An epic seven-year legal battle of Mattel, Inc. v. MGA Entertainment Inc., et al. (LA CV 04-9049-DOC) has either just ended or is coming close to winding down.
After starting out strong in the Battle of the Dolls, Mattel, the owner of the Barbie doll brand, seemed to have gained an advantage over its smaller rival MGA Entertainment, which owns the Bratz doll brand. In 2008 a federal jury found in favor of Mattel and MGA was on the hook for $100 million. The challenger was staggered.
However, after taking the early rounds, Mattel seemed to weaken as the appeals were heard and, well, things just didn't go so well for Barbie. The victory quickly vanished amidst the hilarious July 22, 2010, Opinion of Chief Judge Alex Kozinski of the 9th Circuit Court of Appeals. I commend his wonderful comments to you:
Barbie was the unrivaled queen of the fashion-doll market throughout the latter half of the 20th Century. But 2001 saw the introduction of Bratz, "The Girls With a Passion for Fashion!" Unlike the relatively demure Barbie, the urban, multiethnic and trendy Bratz dolls have attitude. This spunk struck a chord, and Bratz became an overnight success. Mattel, which produces Barbie, didn't relish the competition. And it was particularly unhappy when it learned that the man behind Bratz was its own former employee, Carter Bryant.
At page 10529
Assuming that Mattel owns Bryant's preliminary drawings and sculpt, its copyrights in the works would cover only its particular expression of the bratty-doll idea, not the idea itself. See Herbert Rosenthal Jewelry Corp. v. Kalpakian, 446 F.2d 738, 742 (9th Cir. 1971). Otherwise, the first person to express any idea would have a monopoly over it. Degas can't prohibit other artists from painting ballerinas, and Charlaine Harris can't stop Stephenie Meyer from publishing Twilight just because Sookie came first. Similarly, MGA was free to look at Bryant's sketches and say, "Good idea! We want to create bratty dolls too."
At page 10540
Mattel argues that the sculpt was entitled to broad protection because there are many ways one can depict an exaggerated human figure. It's true that there's a broad range of expression for bodies with exaggerated features: One could make a fashion doll with a large nose instead of a small one, or a potbelly instead of a narrow waist. But there's not a big market for fashion dolls that look like Patty and Selma Bouvier. Little girls buy fashion dolls with idealized proportions -which means slightly larger heads, eyes and lips; slightly smaller noses and waists; and slightly longer limbs than those that appear routinely in nature. But these features can be exaggerated only so much: Make the head too large or the waist too small and the doll becomes freakish, not idealized.
At page 10544
Novelty could have created another plush doll of a middle-aged farting man that would seem nothing like Fred. He could, for example, have a blond mullet and war flannel, have a nose that is drawn on rather than protruding substantially from the rest of the head, be standing rather than ensconced in an armchair, and be wearing shorts rather than blue pants."
At page 10546
America thrives on competition; Barbie, the all-American girl, will too.
At page 10549
Mattel, Inc. v. MGA Entertainment, Inc. et al. (9th Circuit, Opinion by Chief Judge Alex Kozinski, July 22, 2010)

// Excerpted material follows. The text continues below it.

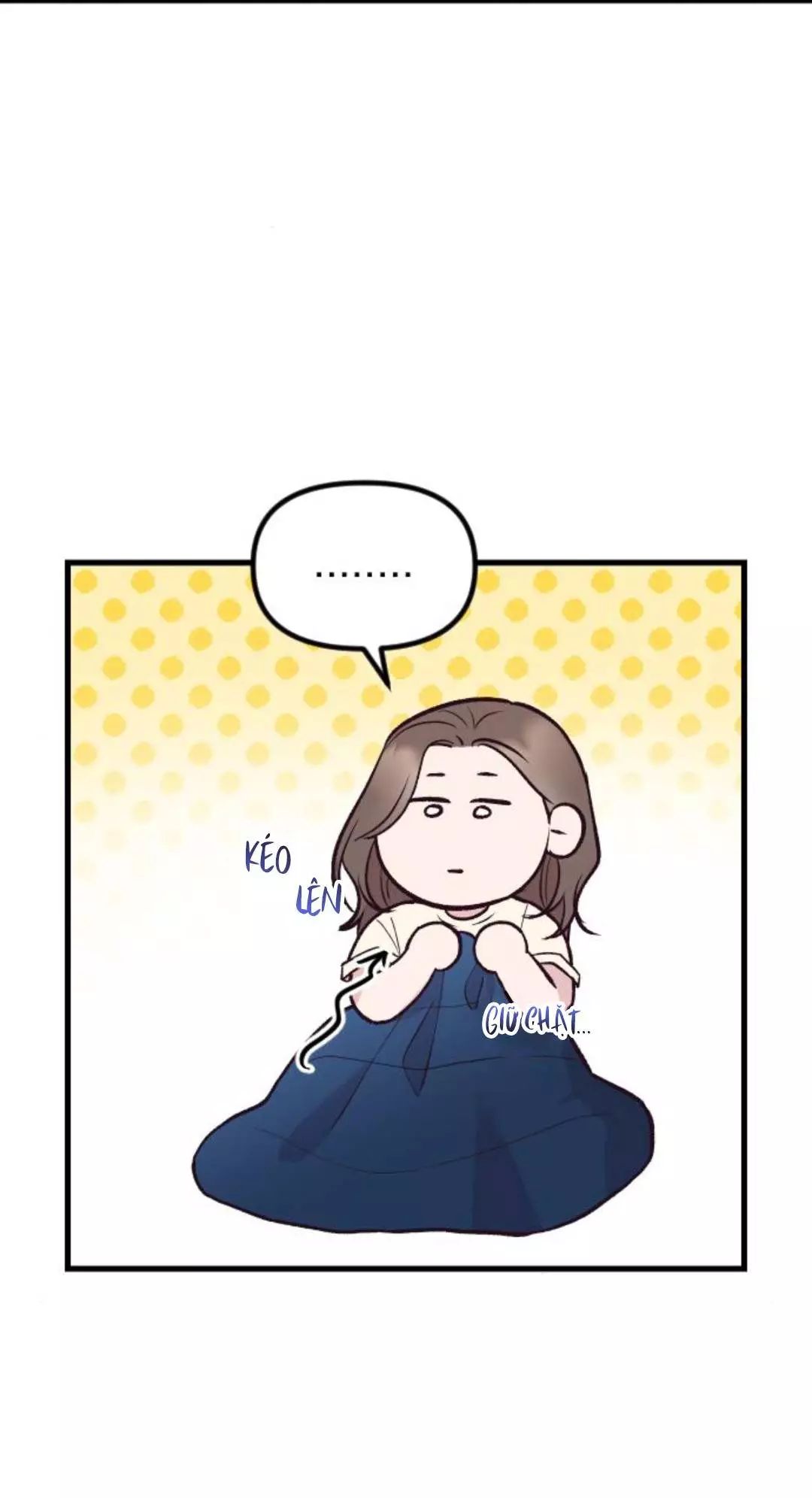 Gặp Nhau Ở Trung Gian Chapter 29 - 32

On April 21, 2011, a federal jury found in favor of MGA Entertainment Inc.'s claim that Mattel has misappropriated trade secrets. That verdict came with a nearly $89 million damages price tag. Although the jury also found that MGA had interfered with designer Carter Bryant's contract with Mattel, that resulted in the relatively puny slap of a $10,000 award to Mattel.